19世紀の主人公アデルには、名優ヴァンサン・ランドンとサンドリーヌ・キベルランの娘で、『スザンヌ、16歳』(2020)で監督・主演デビューしたスザンヌ・ランドン。アデルの友人アナトールにイレーヌ・ジャコブの息子で『動物界』(2023)で話題のポール・キルシェ、ルシアン役に『モンテ・クリスト伯』(2024)のヴァシリ・シュナイダー、恋人ガスパールに第79回カンヌ国際映画祭『Coward(原題)』で男優賞を受賞したヴァランタン・カンパーニュら若手俳優が起用されている。

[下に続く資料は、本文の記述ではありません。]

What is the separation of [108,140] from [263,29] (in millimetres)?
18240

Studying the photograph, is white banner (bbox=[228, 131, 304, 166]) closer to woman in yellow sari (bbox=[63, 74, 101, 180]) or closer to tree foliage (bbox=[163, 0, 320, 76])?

セシル・ドゥ・フランス、オリヴィエ・グルメら名優や、クラピッシュの熱望により出演し劇中で歌を披露するミュージシャンのPOMなど、年代も様々なフランス俳優たちのアンサンブルが、家族のルーツを探る物語に心地よさと温かさをもたらしている。
新場面写真
公開された場面写真は全5点。いずれもベル・エポックを象徴するエレガントな衣装とともに、19世紀当時のパリの華やかで優雅な空気感を切り取ったもの。ベル・エポック様式の華麗な装飾や美しいフレスコ画、きらびやかなシャンデリアに彩られ、まるで宮殿に迷い込んだようなカットは、現在もリヨン駅構内で営業する1901年創業の名店「ル・トラン・ブルー」を徹底再現した店内で、ノルマンディーからパリへ来たばかりのアデルが可憐なドレスを身に纏い、少し緊張した面持ちで歩く姿を捉えている。
その他のカットも、コルセットで細く絞ったウエストに胸元とヒップを強調した優美なシルエット、アール・ヌーヴォーの曲線美を感じさせる繊細なレースやフリル、羽飾り付きの大きな帽子など、ベル・エポックを象徴する美意識を体現した装いで、20年ぶりにパリで再会した母と語り合うシーンなどが切り取られている。
ベル・エポックと監督の思い
「ベル・エポック」とは19世紀末から第一次世界大戦開戦前までの20世紀初頭にかけて、芸術や文化、科学技術が大きく発展し、パリが最も華やかに輝いた時代。劇中に登場するクロード・モネをはじめ、ルノワール、ドガ、セザンヌ、ピサロ、ベルト・モリゾ、シスレーなど、世界中で愛される印象派の画家たちが活躍した黄金期でもある。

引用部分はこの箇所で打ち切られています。